Lamya Khaled Nasser, a 32-year-old football fan from Jeddah, told AFP she was proud and looking forward to the match.

“This event proves that we are heading for a prosperous future. I am very proud to be a witness of this massive change,” she told the AFP news agency.

Ruwayda Ali Qassem, another Jeddah resident, said it was a “historic day in the kingdom which culminates (in) ongoing fundamental changes”.

“I am proud and extremely happy for this development and for the kingdom’s moves to catch up with civilised measures adopted by many countries,” she said.

Image copyright AFP
Image caption Supporters arrive at the King Abdullah Sports City in Jeddah for Friday’s game

The Saudi government said last week women would be allowed to attend a second match on Saturday and a third next Thursday.

Ahead of the game on Friday, clubs took to Twitter to encourage women to attend, with some even offering the traditional abaya robe in team colours.

Saudi Arabia’s royal family and religious establishment adhere to an austere form of Sunni Islam known as Wahhabism, and Islamic codes of behaviour and dress are strictly enforced.

Under Saudi Arabia’s guardianship system, women must be accompanied by a male family member to travel, and work. Most restaurants and cafes have two sections, one for just men and one for families, which are for women and their husbands and families.

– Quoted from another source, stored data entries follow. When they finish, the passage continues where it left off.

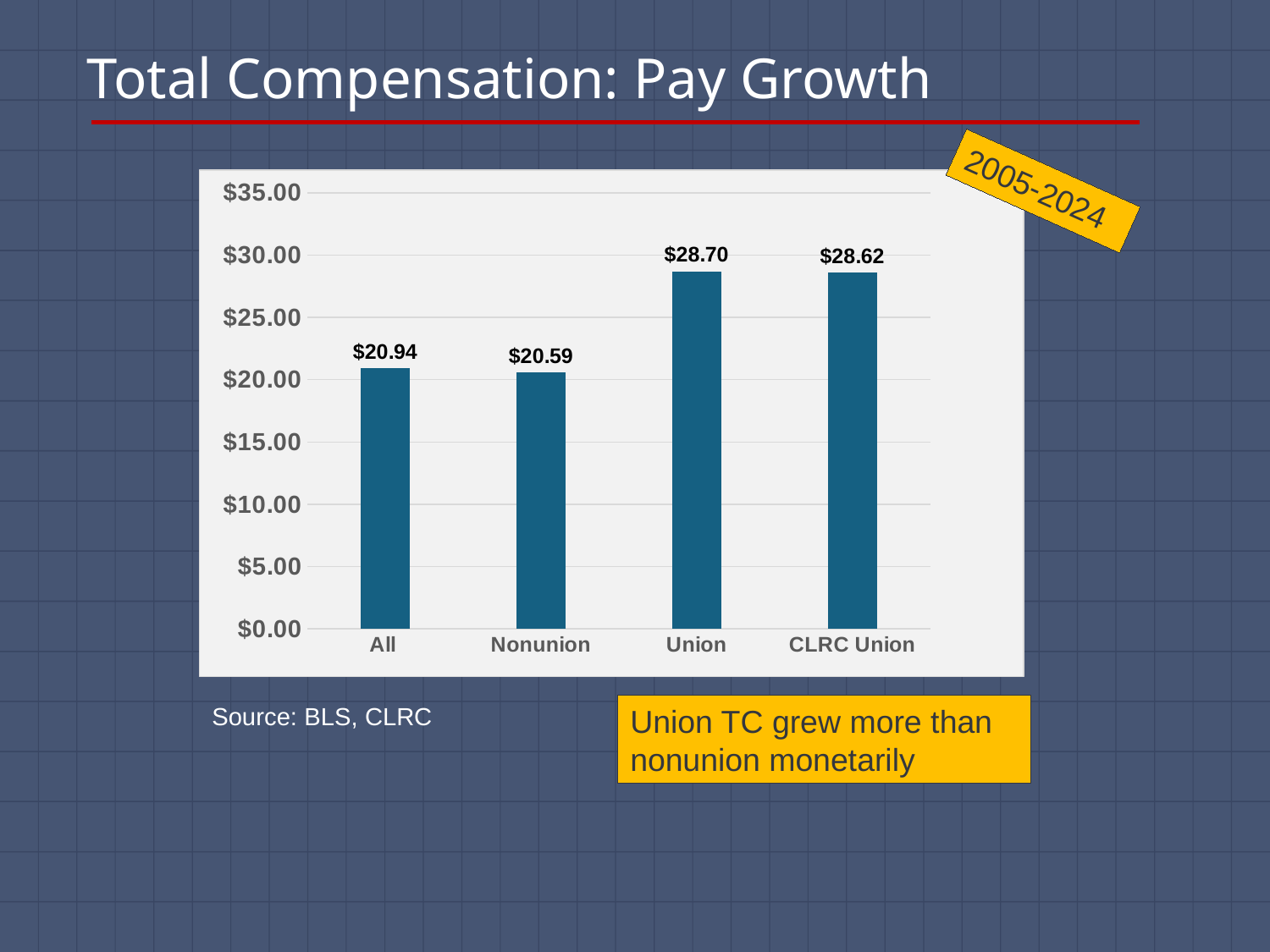
What is the difference between the All and Nonunion values? $0.35 What is the value for All? $20.94 Which is larger, the value for Union or the value for All? Union What is the difference between the Union and Nonunion values? $8.11 Is the value for CLRC Union greater or less than $25.00? greater What kind of chart is shown on the slide? bar chart Which category has the highest value? Union What is the value for Union? $28.70 What is the value for CLRC Union? $28.62 Which category has the lowest value? Nonunion How many categories are shown on the x axis? 4 What is the value for Nonunion? $20.59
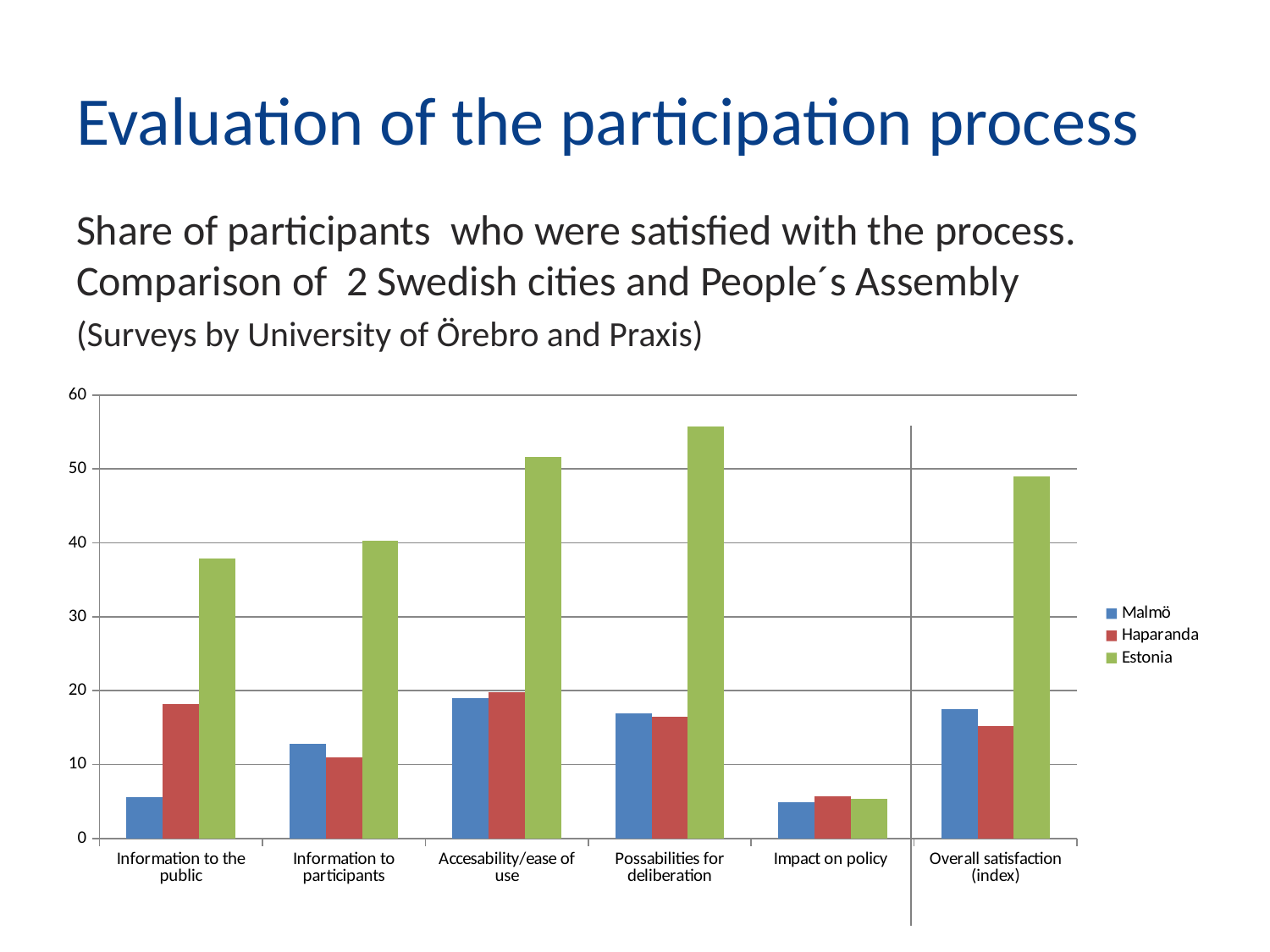
Is the value for Estonia in Possabilities for deliberation greater or less than 50? greater For Information to the public, which is larger: the value for Malmö or the value for Haparanda? Haparanda How many series does the chart's legend list? 3 In which category does Estonia reach its highest value? Possabilities for deliberation How many categories are shown along the x axis of the chart? 6 Which colour represents Estonia in the chart? green In which category does Estonia have its lowest value? Impact on policy For Information to participants, which is larger: the value for Malmö or the value for Haparanda? Malmö Is the value for Estonia in Overall satisfaction (index) greater or less than 40? greater Which series are listed in the chart's legend? Malmö, Haparanda, Estonia Is the value for Malmö in Information to the public greater or less than 10? less What kind of chart is shown on the slide? bar chart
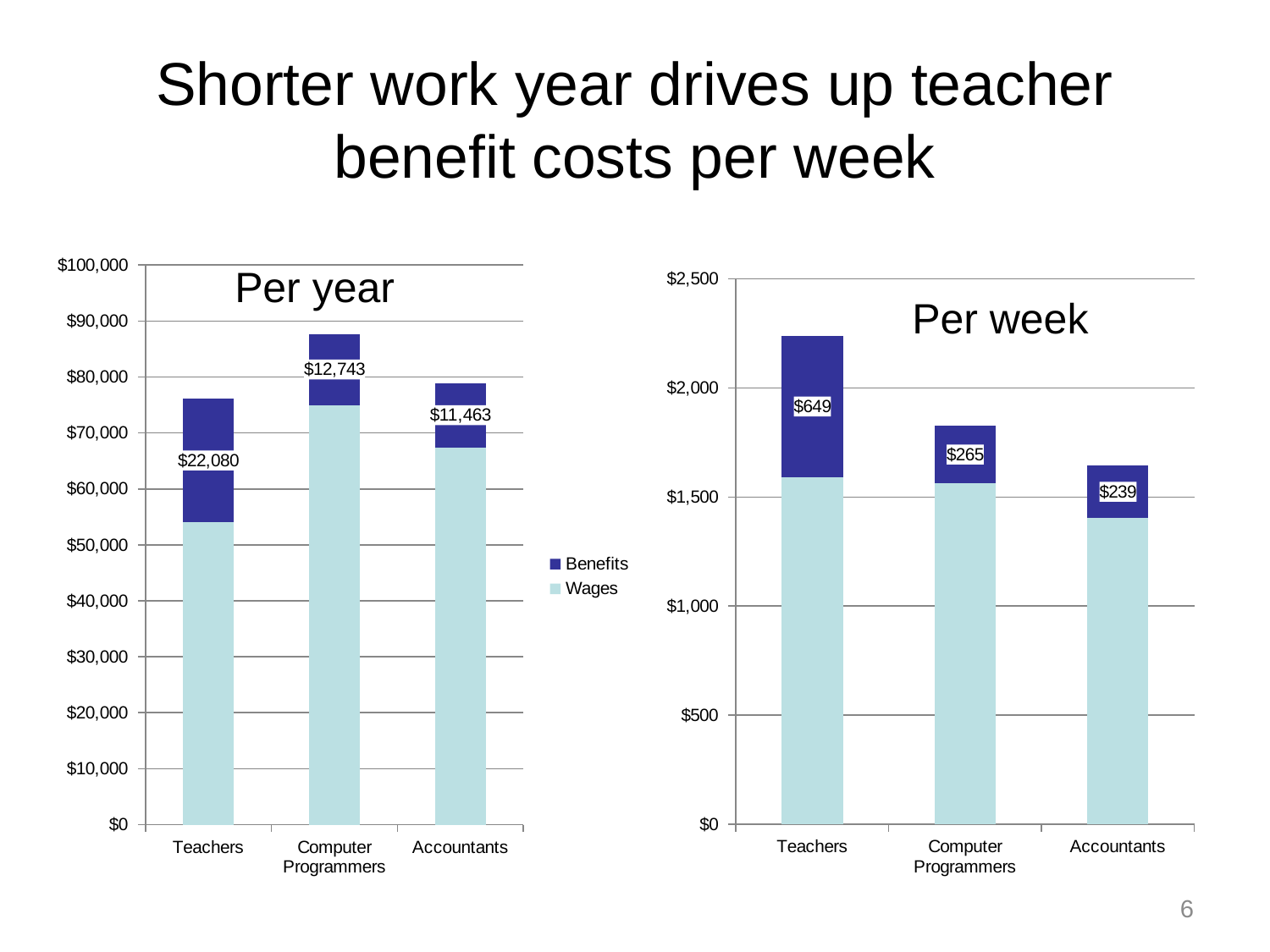
In the Per week chart, what is the difference between the Benefits values for Teachers and Computer Programmers? $384 In the Per year chart, which category has the lowest Benefits value? Accountants How many series does the legend list? 2 In the Per year chart, what is the Benefits value for Teachers? $22,080 In the Per year chart, is the Wages value for Computer Programmers greater or less than $70,000? greater In the Per year chart, what is the difference between the Benefits values for Teachers and Computer Programmers? $9,337 What kind of chart is the Per week chart? Stacked bar chart In the Per year chart, what is the Benefits value for Computer Programmers? $12,743 In the Per week chart, is the total bar height for Teachers greater or less than $2,000? greater In the Per week chart, is the Benefits value for Computer Programmers larger or smaller than that for Accountants? larger In the Per week chart, what is the Benefits value for Accountants? $239 In the Per week chart, which category has the highest Benefits value? Teachers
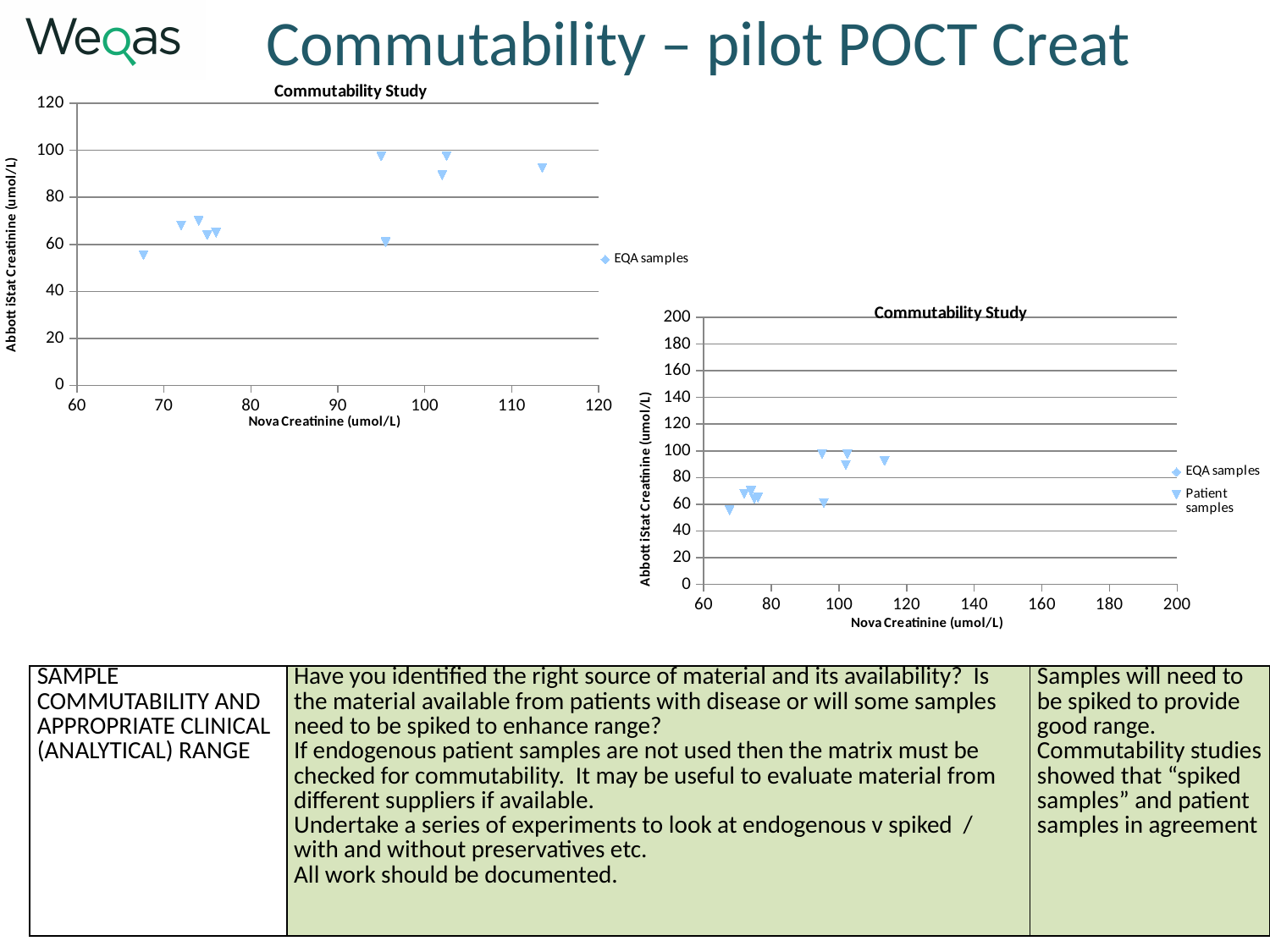
In the chart on the left of the slide, do the Abbott iStat Creatinine values generally rise or fall as Nova Creatinine increases? rise What kind of chart is the chart on the right of the slide? scatter chart What kind of chart is the chart on the left of the slide? scatter chart In the chart on the right of the slide, what are the two legend entries? EQA samples, Patient samples How many series does the legend of the chart on the right of the slide list? 2 In the chart on the right of the slide, do the plotted values generally rise or fall as Nova Creatinine increases? rise In the chart on the right of the slide, is the highest plotted Abbott iStat Creatinine value greater or less than 120? less In the chart on the left of the slide, is the lowest plotted Abbott iStat Creatinine value greater or less than 40? greater In the chart on the right of the slide, is the largest Nova Creatinine value of any plotted point greater or less than 140? less What is the title of the chart on the left of the slide? Commutability Study How many series does the legend of the chart on the left of the slide list? 1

There are many things that Saudi women are still unable to do without permission from the men in their lives, including:

  • Apply for passports
  • Travel abroad
  • Get married
  • Open a bank account
  • Start certain businesses
  • Get elective surgery
  • Leave prison

The recent reforms are part of a gradual process of modernisation under Crown Prince Mohammed bin Salman, who is attempting to make the Kingdom more moderate.

A decades long ban on cinemas was lifted in December as part of the crown prince’s vision to boost the country’s entertainment industry. The move followed the country’s first Comic Con convention in Jeddah in February.

However there has been some opposition to the reforms by Saudi clerics and conservative members of society. They believe the morals of Saudi citizens will be corrupted and they have challenged perceptions of Islamic and national identity.